SiteHut API Overview

The SiteHut REST API lets you integrate with workspaces programmatically: projects, tasks, finances, directory, files, and more. The web app uses the same API with JWT sessions; integrations may use API keys where your workspace allows them.

Base URL

All requests use HTTPS. The API is mounted under the /api/ prefix on your environment’s host.

Production (example):

https://api.sitehut.app/api/

Replace the host if your organisation uses a custom API endpoint. There is no /v1 segment in the current layout—paths begin with /api/.

Interactive docs (OpenAPI)

When enabled on the server, you can browse the live schema and try requests:

  • OpenAPI schema: GET /api/schema/
  • Swagger UI: GET /api/docs/

Use these on the same host as your API (e.g. https://api.sitehut.app/api/docs/).

Authentication

JWT (browser and scripts)

  1. Obtain a pair of tokens with your credentials (see POST /api/auth/token/ in the schema—field names match your login flow, typically email/username and password).
  2. Send the access token on each request:
Authorization: Bearer <access_token>
  1. Refresh with POST /api/auth/token/refresh/ using the refresh token when the access token expires.

API keys

Workspace and user API keys may be available under Settings depending on role and subscription. Keys are created and revoked in the app; send them using the header format shown in /api/docs/ for your deployment (often Authorization: Api-Key plus the secret).

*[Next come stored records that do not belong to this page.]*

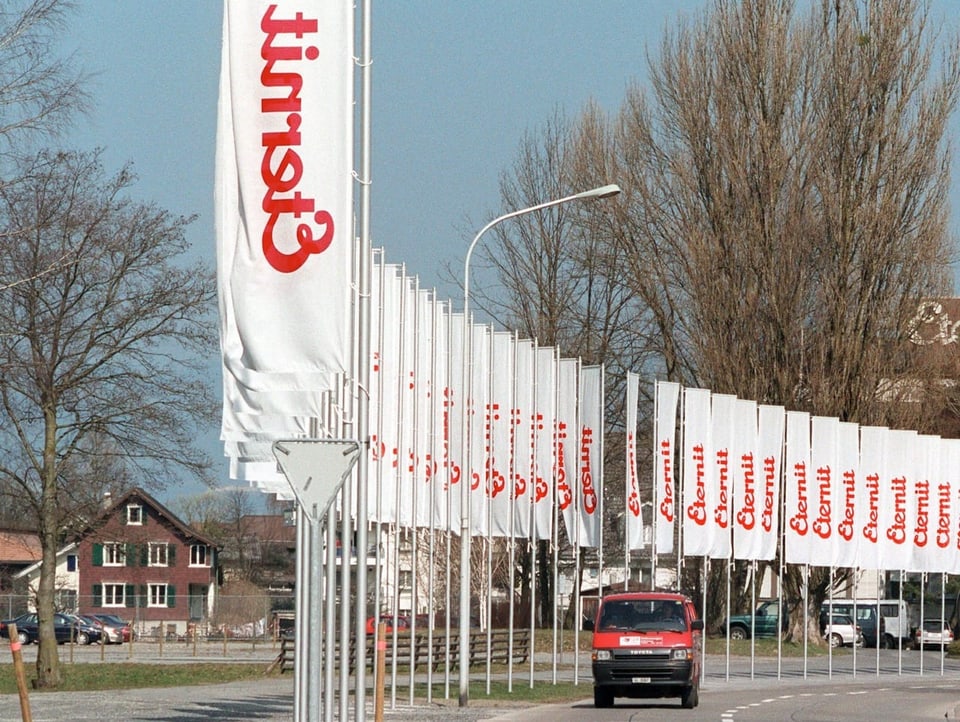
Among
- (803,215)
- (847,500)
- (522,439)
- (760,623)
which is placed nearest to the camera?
(522,439)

Always store keys outside source control and rotate them if leaked.

Workspace context

After authentication, scoped requests usually need the active workspace. The web client sends:

X-Workspace-Id: <numeric id>
X-Workspace-Slug: <slug>

Use the same headers in integrations so the API knows which workspace to use. Some routes also embed the workspace slug in the URL path.

Example: health check

No auth required:

curl -sS "https://api.sitehut.app/api/healthz/"

Example: authenticated request

Replace placeholders with a real token and workspace:

curl -sS -H "Authorization: Bearer $ACCESS_TOKEN" \
  -H "X-Workspace-Id: $WORKSPACE_ID" \
  -H "X-Workspace-Slug: $WORKSPACE_SLUG" \
  "https://api.sitehut.app/api/auth/me/"

Exact paths and payloads are defined in /api/schema/—prefer that as the source of truth as endpoints evolve.

Rate limits

The API may throttle anonymous and authenticated traffic. If you receive 429 Too Many Requests, back off and reduce concurrency; contact support if you need higher limits for a server-side integration.

In-app: Configure integrations under Settings → Workspace Settings where your role allows.